Pack Manigan, desde el centro del patio, avanzó lentamente hacia él. Llevaba las manos caídas contra las piernas, cerca de la funda de su revólver. Connor, que aún estaba en el porche, quiso retroceder hacia el interior de la casa; pero sus fuerzas no se lo permitieron.
—¡El Cobra!… —repitió de nuevo.
De súbito las palabras del Coyote resonaron en su cerebro. El castigo procedía de Dios. Le enviaba el fantasma del Cobra…
—¡No! —chilló—. Los fantasmas no tienen sombra y tú tienes sombra.
Más tarde, Guy Pierce dijo que hasta él hubiera sacado más deprisa el revólver. Breed Connor, sintiendo plomo en las manos y en las articulaciones, trató de desenfundar su Colt; pero cuando al fin lo tuvo fuera de la funda era ya demasiado tarde y las piernas se le estaban doblando porque tres balas disparadas por Pack Manigan le habían arrebatado ya la vida. Lo último que vieron sus ojos fue el pálido rostro del hombre a quien creía muerto desde hacía muchas semanas. Luego, todo se borró de sus ojos y sólo oyó, como sonando muy lejos, la voz del Coyote repitiéndole que él no le mataría.
Un momento después sintió en los labios el sabor de la tierra seca, del polvo al que volvía después de una vida vergonzosa.
*****
—No sé cómo pagarle todo lo que ha hecho por mí —dijo Pack Manigan, estrechando la mano del Coyote.
—No tiene importancia —replicó el enmascarado—. Ante todo vuelva al penal. Estos testigos confirmarán su inocencia respecto a los delitos cometidos en el valle. Se revisará su causa y será indultado. Y cuando salga, creo que habrá una mujer esperándole para levantar entre los dos su hogar aquí. Y no sólo su hogar, sino la presa que ha de llevar el agua a todos los rincones del valle de San Arcadio. Entonces volverán los que se marcharon.

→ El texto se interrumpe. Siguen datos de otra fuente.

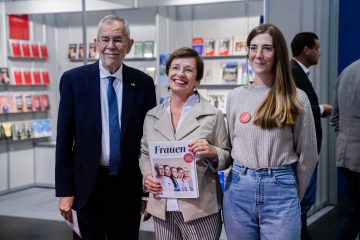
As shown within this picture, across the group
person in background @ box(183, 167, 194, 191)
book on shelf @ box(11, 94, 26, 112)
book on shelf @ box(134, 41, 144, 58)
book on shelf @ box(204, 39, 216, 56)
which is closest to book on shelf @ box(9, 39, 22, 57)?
book on shelf @ box(11, 94, 26, 112)

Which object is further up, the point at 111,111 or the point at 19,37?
the point at 19,37

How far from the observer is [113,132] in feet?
8.50

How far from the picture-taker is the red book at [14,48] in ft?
23.7

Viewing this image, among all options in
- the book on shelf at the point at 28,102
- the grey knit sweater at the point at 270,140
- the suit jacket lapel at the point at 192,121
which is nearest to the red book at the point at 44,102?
the book on shelf at the point at 28,102

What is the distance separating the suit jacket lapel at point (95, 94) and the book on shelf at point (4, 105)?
4.82 m

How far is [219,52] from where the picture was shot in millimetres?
7098

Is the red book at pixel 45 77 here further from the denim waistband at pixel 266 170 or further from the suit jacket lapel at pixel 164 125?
the denim waistband at pixel 266 170

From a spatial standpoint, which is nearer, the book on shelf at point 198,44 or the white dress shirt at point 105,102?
the white dress shirt at point 105,102

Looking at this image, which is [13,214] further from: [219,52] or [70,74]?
[70,74]

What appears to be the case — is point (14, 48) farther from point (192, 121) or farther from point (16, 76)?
point (192, 121)

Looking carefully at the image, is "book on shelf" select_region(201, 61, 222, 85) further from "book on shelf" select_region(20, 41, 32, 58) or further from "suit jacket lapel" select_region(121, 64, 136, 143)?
"suit jacket lapel" select_region(121, 64, 136, 143)

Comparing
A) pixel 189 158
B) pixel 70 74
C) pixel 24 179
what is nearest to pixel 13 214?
pixel 24 179

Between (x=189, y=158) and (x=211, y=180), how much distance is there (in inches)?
7.3

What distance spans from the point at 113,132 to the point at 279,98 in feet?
2.79
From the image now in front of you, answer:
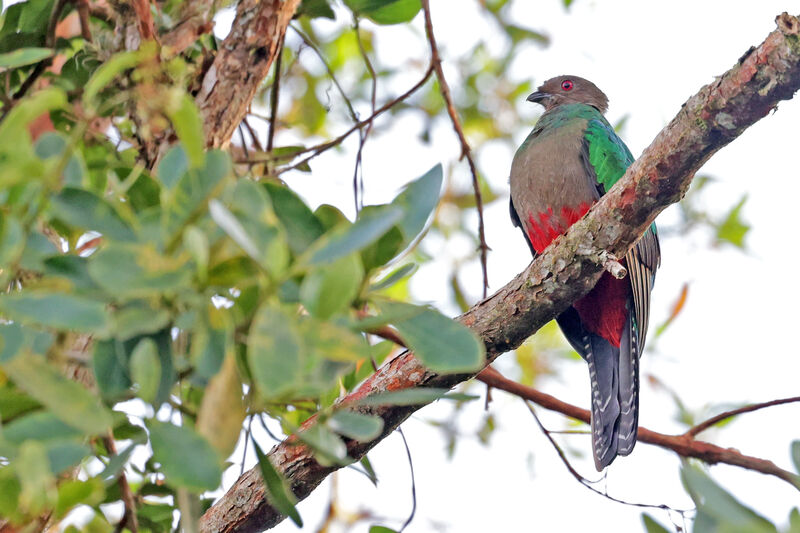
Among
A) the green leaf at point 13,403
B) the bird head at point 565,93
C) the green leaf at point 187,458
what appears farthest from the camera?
the bird head at point 565,93

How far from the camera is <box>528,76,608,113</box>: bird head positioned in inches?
206

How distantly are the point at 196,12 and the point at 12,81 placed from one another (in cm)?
68

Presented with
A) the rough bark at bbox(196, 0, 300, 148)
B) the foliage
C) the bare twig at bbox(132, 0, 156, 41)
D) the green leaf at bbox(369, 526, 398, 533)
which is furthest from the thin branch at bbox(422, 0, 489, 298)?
the foliage

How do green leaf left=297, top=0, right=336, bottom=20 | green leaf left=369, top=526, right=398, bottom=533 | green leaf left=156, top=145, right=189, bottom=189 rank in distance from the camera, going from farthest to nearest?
green leaf left=297, top=0, right=336, bottom=20 → green leaf left=369, top=526, right=398, bottom=533 → green leaf left=156, top=145, right=189, bottom=189

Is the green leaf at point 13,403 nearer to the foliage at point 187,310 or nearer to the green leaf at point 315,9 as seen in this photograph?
the foliage at point 187,310

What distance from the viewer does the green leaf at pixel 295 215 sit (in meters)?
1.30

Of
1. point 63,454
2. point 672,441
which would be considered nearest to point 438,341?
point 63,454

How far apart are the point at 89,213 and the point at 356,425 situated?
47cm

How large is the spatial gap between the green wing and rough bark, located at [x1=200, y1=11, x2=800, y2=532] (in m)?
1.24

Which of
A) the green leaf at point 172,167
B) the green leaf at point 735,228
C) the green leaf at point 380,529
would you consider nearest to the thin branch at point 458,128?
the green leaf at point 380,529

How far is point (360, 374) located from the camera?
2855mm

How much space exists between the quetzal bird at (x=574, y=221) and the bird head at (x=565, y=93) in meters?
0.85

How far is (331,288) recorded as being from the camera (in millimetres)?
982

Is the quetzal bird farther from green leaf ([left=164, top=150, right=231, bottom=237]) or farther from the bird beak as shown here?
green leaf ([left=164, top=150, right=231, bottom=237])
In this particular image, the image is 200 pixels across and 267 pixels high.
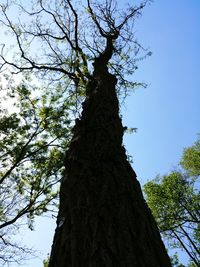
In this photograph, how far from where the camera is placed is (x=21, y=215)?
10.1 metres

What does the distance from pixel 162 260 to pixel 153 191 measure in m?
17.1

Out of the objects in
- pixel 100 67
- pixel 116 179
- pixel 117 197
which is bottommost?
pixel 117 197

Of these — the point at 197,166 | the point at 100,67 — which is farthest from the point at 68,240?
the point at 197,166

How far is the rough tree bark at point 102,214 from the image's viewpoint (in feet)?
6.87

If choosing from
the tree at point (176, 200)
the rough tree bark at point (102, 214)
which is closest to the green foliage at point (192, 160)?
the tree at point (176, 200)

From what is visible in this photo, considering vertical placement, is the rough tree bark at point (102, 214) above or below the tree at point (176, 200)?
below

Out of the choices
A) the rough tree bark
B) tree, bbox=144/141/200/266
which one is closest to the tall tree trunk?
the rough tree bark

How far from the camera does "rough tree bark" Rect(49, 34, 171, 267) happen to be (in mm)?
2094

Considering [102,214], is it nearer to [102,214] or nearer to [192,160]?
[102,214]

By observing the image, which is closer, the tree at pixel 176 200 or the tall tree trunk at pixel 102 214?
the tall tree trunk at pixel 102 214

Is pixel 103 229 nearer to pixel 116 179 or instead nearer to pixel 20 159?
pixel 116 179

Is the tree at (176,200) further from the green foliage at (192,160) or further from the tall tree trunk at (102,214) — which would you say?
the tall tree trunk at (102,214)

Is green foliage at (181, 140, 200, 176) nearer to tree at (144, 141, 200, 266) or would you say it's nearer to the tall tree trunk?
tree at (144, 141, 200, 266)

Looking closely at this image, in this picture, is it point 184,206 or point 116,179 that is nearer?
point 116,179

Devuélvales sus tierras y conviértase en el encargado de hacer respetar la ley.
El Coyote había montado a caballo y marchaba ya hacia la salida del valle. Detrás de él caminaba Pack Manigan hacia la mujer que ahora le aguardaba a la puerta de su casa.
Sin saber por qué, El Coyote se encontró pensando en Guadalupe. También ella le estaba aguardando, con una esperanza no formulada; pero que él adivinaba.
Súbitamente el enmascarado se dio cuenta de que estaba espoleando a su caballo y de que sentía un gran anhelo de llegar lo antes posible al rancho a cuya puerta debía de estar, también, aquella otra mujer.